Document extract: Begin

The heuristic that comes out of all this is simple and worth internalizing:

The critical stuff in the repo. The optional stuff via MCP. Sync only when the critical stuff can't be moved and you accept paying the staleness window.

Operationally:

  • If the agent has to see a doc to avoid breaking something — architecture invariants, irreversible decisions, golden principles, schema contracts, security rules — that doc goes in the repo, no exceptions. It is not entrusted to probabilistic search, because probabilistic search fails silently 1% of the time, and 1% of failures at agent scale is a lot of failures.
  • If the doc is "nice to have, helps the agent contextualize" — the history of a module, the rationale of an old decision, notes from a broad domain where the agent can benefit but not depend — an MCP server against Notion is a valid and cheap option. Semantic search shines in this long-tail: it finds things you hadn't manually indexed.
  • If the critical stuff lives in an external tool you can't move for political or organizational reasons, sync to the repo and add a freshness lint that fails if the mirror has gone more than N hours without updating. The lint turns the sync into a visible invariant: when sync breaks, you find out because the build fails, not because the agent starts making decisions on weeks-old data.

The most dangerous trap

It's worth naming because it's where most teams fall: syncing without a freshness check. It's the combination that looks responsible — "we have a job that copies Notion to the repo every hour" — and gives the false sense that you're covered. But between the last sync and the next, anything can happen, and when the sync breaks (and all syncs break sooner or later), nobody finds out until an agent makes a decision based on three-week-old information. If you're going with sync, the freshness lint is not optional. It's what distinguishes a serious sync from a ceremonial one.

The pragmatic compromise

For most real teams, the sensible answer isn't "everything in the repo" or "everything in MCP" but a deliberate hybrid: the critical stuff is materialized in the repo (with whatever strategy fits — point-in-time copy, sync with a freshness lint, or born as markdown in the first place), and additional documentation — the long-tail, the historical context, domain notes that help but aren't load-bearing — is exposed via an MCP server against a documentation system with semantic indexing.

Document extract: End

Brief 1:
In the documentation-placement passage, which kinds of docs are named as ones the agent has to see to avoid breaking something?
Brief 2:
How would you put this sentence from the documentation-placement passage into Spanish: "The lint turns the sync into a visible invariant: when sync breaks, you find out because the build fails, not because the agent starts making decisions on weeks-old data."
Brief 3:
Carry on the documentation-placement passage from its last sentence.
The listing has no part in any of these tasks.

Given data: Begin

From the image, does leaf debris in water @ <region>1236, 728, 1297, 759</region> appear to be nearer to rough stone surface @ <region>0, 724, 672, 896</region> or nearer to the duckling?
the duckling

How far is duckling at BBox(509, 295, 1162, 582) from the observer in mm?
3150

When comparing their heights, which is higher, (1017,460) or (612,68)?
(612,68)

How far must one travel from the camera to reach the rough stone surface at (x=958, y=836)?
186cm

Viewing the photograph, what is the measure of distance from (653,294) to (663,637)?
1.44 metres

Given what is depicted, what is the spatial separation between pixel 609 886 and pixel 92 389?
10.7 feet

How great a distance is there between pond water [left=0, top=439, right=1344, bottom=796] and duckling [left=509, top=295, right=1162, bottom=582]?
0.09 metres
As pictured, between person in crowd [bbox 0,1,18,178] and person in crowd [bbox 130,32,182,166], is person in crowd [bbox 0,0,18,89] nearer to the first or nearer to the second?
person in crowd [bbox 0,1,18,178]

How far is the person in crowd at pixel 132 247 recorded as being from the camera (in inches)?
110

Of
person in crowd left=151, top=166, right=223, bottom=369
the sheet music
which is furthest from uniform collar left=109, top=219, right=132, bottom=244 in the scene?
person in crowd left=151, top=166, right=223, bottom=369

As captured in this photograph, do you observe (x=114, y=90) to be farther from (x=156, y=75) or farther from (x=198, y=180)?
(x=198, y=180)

Given data: End

Final answer 1:
Architecture invariants, irreversible decisions, golden principles, schema contracts, security rules

Final answer 2:
El lint convierte la sincronización en un invariante visible: cuando la sincronización se rompe, te enteras porque falla la compilación, no porque el agente empiece a tomar decisiones con datos de hace semanas.

Final answer 3:
The principle that holds up this compromise is the same one that holds up the whole chapter: the repo is the system of record because it is deterministic, versioned, auditable, and always available. Any alternative that loses one of those four properties is acceptable only where that property wasn't critical. MCP loses all four at once — and that's why it fits to enrich the context, not to guarantee it. The difference between enriching and guaranteeing is the difference between an assistant that is sometimes brilliant and a system a team can rely on.

The hidden upside

There's a side effect almost nobody anticipates: by making the repo legible for an agent, you make it enormously more legible for humans too. Doc-gardening benefits you. Versioned plans benefit you. The debt tracker benefits you. Humans joining the team onboard faster. Seniors stop being context bottlenecks. What looked like a concession to the machine ends up being, in large part, platform engineering for the team itself.

Stripe puts it directly, and it's worth closing with their line: "what's good for humans is good for agents". The historical investment in developer experience pays dividends for the agent too, and the investment in the agent pays dividends for developer experience. The loop is virtuous if you let it be.